Secretary Napolitano is not the most confidence-inspiring figure in the new Administration, having already presided over the embarrassing memo alerting the country's law enforcement agencies of a looming threat from right wing extremists, demonstrating a completely flawed understanding of how the 9/11 killers entered the country, and banishing terrorism from the language of Homeland Security. Now she's on center-stage, and her first deer-in-the-headlights statements on the swine flu mark her as indecisive in a job that counts as its most important element the capacity for calm but decisive action that anticipates events rather than reacting to them after the fact.
Hong Kong has triggered its most stringent rules for air travelers. The European Union is urging its citizens not to travel to Mexico or the United States. Russia is taking similar steps.
But not the United States, which has thousands of miles of border to monitor and regular flights in and out of many Mexican cities. If the flu mutates to an even deadlier form, it will be too late to recall the hundreds of thousands of travelers who will have entered the country.

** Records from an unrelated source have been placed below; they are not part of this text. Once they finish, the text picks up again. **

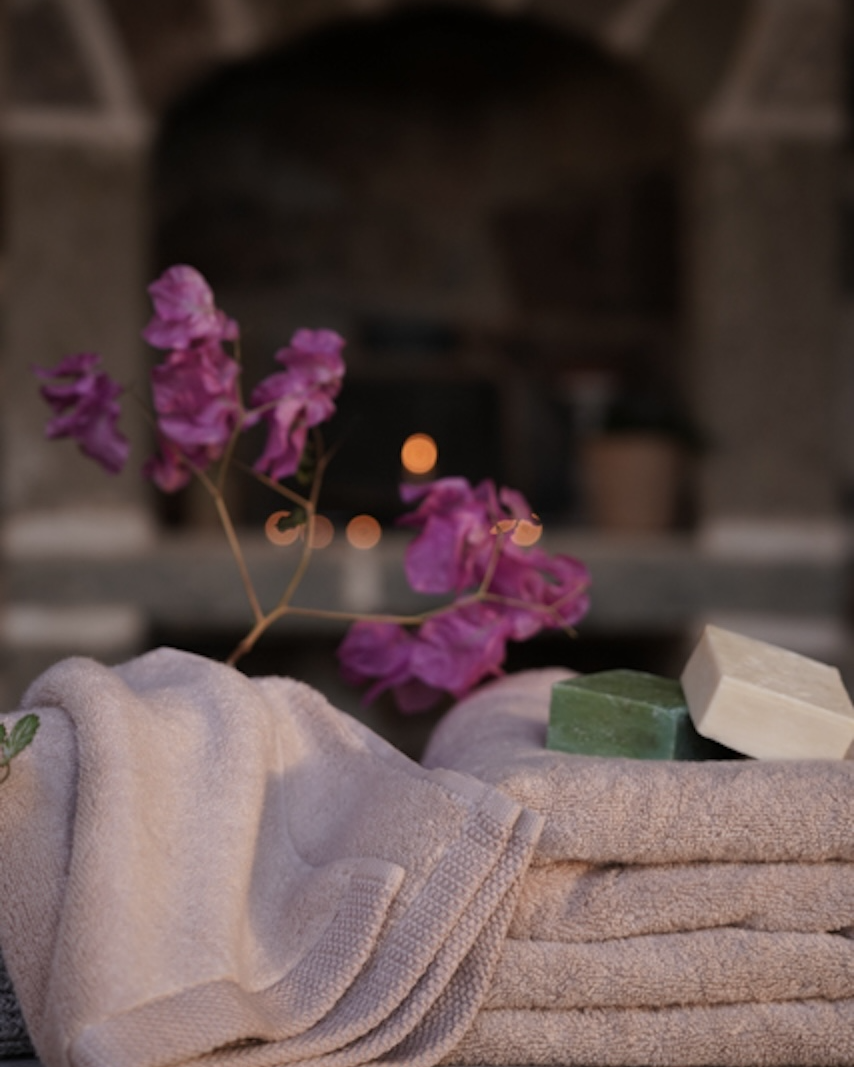 Folded towels with a bar of soap and purple flowers on a wooden surface with a blurred background.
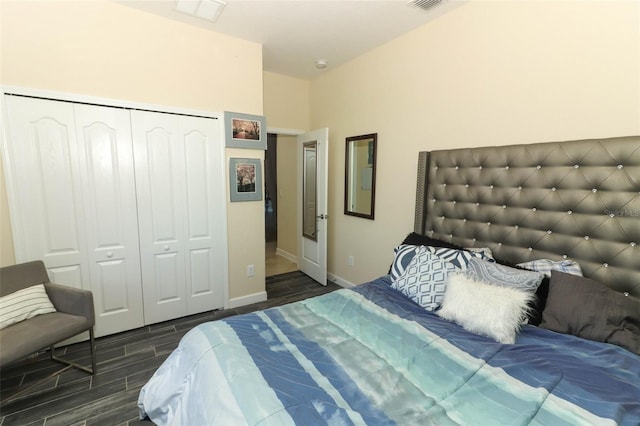 bedroom with dark hardwood / wood-style flooring and a closet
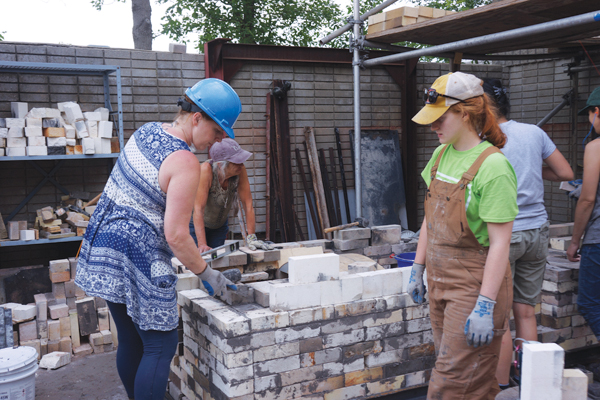 3 Donna Garofalo (left), Diane Laluk (rear, middle), and Emily Wolverton (right) mortaring the bricks for the firebox.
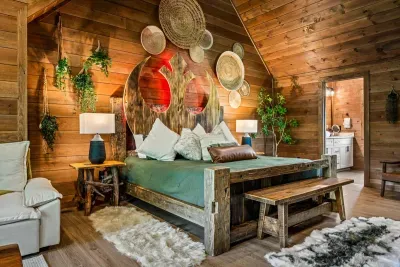 King suite with attached bath and forest views — the room the grown-ups call dibs on before the bags are inside.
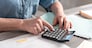 Female accountant using calculator in office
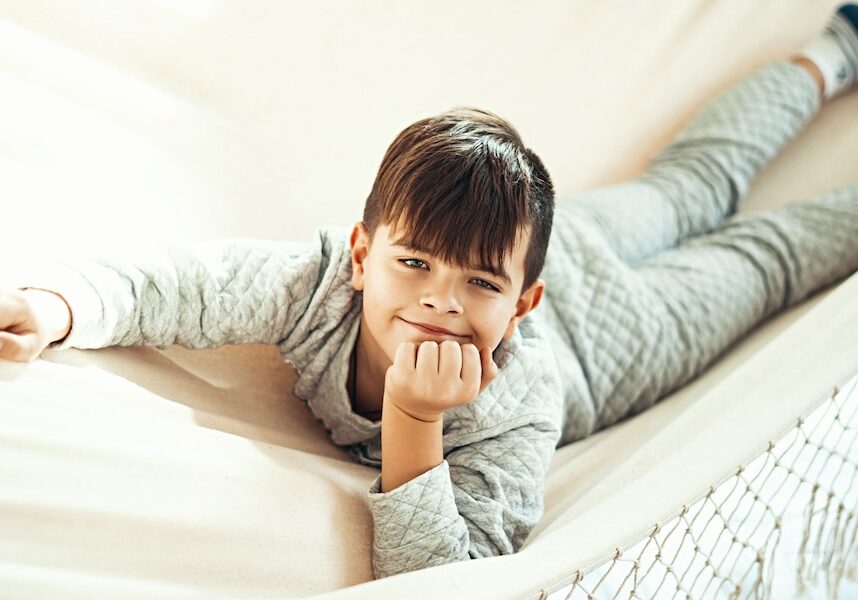 Image of a boy laying on a couch, smiling.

A whole lot of "monitoring" is underway, but the waiting-upon-events that legislators often indulge in is exactly the opposite approach required when hours and even minutes matter. If the flue turns deadly, Obama's "first one hundred days" will forever be marked by a remarkably casual indeed almost indifferent response to a public health crisis that no matter how improbable had been recognized as a potential catastrophe from April 24 forward.